Three state governments joined the Commonwealth's side in the High Court case, supporting the restrictions used to discipline Ms Banerji and defending their own limits on free speech in the bureaucracy.
The court's decision is a win for federal and state governments and will clarify their limits in responding to public, political comments from their staff.
Greg Barns from the Australian Lawyers Alliance said the result showed Australians' free speech wasn't protected.
"This case shows that Australians lack fundamental protections such as freedom of speech. The lack of a national human rights charter means government can shut down dissent far too easily," he said.
Community and Public Sector Union national secretary Nadine Flood labelled the decision disappointing and said it could affect almost two million Australians working across the federal, state and local governments.
"People working in Commonwealth agencies should be allowed normal rights as citizens rather than facing Orwellian censorship because of where they work," she said.
"At the end of the day the government has a responsibility to protect freedom of speech. The Morrison government needs to demonstrate that it prioritises democratic rights, with a social media policy that reflects the real world.
"The notion that the mum of a gay son who happens to work in Centrelink can't like a Facebook post on marriage equality without endangering her job is patently absurd."
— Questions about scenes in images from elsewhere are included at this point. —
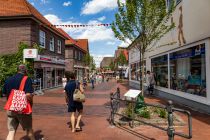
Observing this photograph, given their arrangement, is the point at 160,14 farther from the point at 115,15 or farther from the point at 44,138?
the point at 44,138

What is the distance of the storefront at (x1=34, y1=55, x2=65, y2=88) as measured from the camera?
21027 mm

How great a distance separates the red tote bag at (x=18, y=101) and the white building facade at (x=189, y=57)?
23.9ft

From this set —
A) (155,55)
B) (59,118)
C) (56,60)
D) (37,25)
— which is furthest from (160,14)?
(56,60)

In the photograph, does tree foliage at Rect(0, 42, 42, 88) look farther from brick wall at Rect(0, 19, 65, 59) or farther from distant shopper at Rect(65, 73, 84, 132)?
distant shopper at Rect(65, 73, 84, 132)

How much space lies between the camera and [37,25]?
2047 cm

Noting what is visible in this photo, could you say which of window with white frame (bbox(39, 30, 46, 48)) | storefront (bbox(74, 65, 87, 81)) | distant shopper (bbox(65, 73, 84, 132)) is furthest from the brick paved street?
storefront (bbox(74, 65, 87, 81))

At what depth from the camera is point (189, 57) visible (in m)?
11.8

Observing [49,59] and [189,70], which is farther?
[49,59]

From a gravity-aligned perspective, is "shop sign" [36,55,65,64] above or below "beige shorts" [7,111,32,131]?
above

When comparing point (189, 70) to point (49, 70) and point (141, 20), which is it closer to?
point (141, 20)

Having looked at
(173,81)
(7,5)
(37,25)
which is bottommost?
(173,81)

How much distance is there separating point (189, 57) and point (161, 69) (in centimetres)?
485

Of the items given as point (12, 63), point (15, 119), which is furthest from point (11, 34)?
point (15, 119)

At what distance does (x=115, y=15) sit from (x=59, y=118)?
175 inches
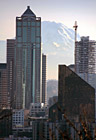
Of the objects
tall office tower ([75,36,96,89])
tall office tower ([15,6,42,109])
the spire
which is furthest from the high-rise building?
the spire

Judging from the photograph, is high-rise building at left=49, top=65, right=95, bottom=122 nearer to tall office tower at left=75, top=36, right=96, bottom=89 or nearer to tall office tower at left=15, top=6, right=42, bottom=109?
tall office tower at left=75, top=36, right=96, bottom=89

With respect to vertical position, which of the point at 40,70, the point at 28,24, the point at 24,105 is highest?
the point at 28,24

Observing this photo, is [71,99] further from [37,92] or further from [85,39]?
[37,92]

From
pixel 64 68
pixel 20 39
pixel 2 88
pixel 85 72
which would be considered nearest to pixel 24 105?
pixel 2 88

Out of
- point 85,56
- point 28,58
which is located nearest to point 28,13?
point 28,58

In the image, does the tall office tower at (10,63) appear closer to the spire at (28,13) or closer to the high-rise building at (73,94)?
the spire at (28,13)

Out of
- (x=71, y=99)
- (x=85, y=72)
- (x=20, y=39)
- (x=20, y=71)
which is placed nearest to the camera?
(x=71, y=99)

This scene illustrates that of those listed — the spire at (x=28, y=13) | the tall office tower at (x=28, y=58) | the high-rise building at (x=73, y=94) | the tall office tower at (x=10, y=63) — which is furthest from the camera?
the spire at (x=28, y=13)

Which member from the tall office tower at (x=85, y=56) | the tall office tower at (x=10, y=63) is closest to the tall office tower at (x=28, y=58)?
the tall office tower at (x=10, y=63)

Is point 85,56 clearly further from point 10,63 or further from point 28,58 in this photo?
point 10,63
Ms Banerji was the author of tweets criticising the government's asylum seeker policies, written from 2012 under a pseudonym LaLegale, before she was detected and later outed by the Immigration Department.
She tweeted in her own time, except on one occasion, and didn't disclose any confidential information.
Lawyers for the federal government, speaking at the High Court in March, defended the limits on political expression that brought on Ms Banerji's dismissal.
Solicitor-General Stephen Donaghue told judges the restrictions protected the bureaucracy's impartial role.
The freedom of speech implied in Australia's constitution accommodated the need for an apolitical public service, making the restrictions constitutional, he said.
Mr Donaghue denied the laws were a blanket prohibition on political communication from bureaucrats, saying they only controlled free speech to the extent it risked the apolitical role of the public service.
The former public servant's lawyers said the public needed to know about the non-confidential workings of the bureaucracy and restrictions to free speech for bureaucrats impeded the flow of this information.
Lawyer Ron Merkel said rules that brought on Ms Banerji's sacking applied too broadly by letting public service employers sanction staff for creating the risk of harm to the bureaucracy's apolitical reputation, in the case they were later identified.
Ms Banerji previously lost a high-profile attempt to stop her dismissal in the Federal Circuit Court in 2013, a decision seen as likely to curtail other bureaucrats' use of social media when judge Warwick Neville found Australians had no "unfettered implied right (or freedom) of political expression".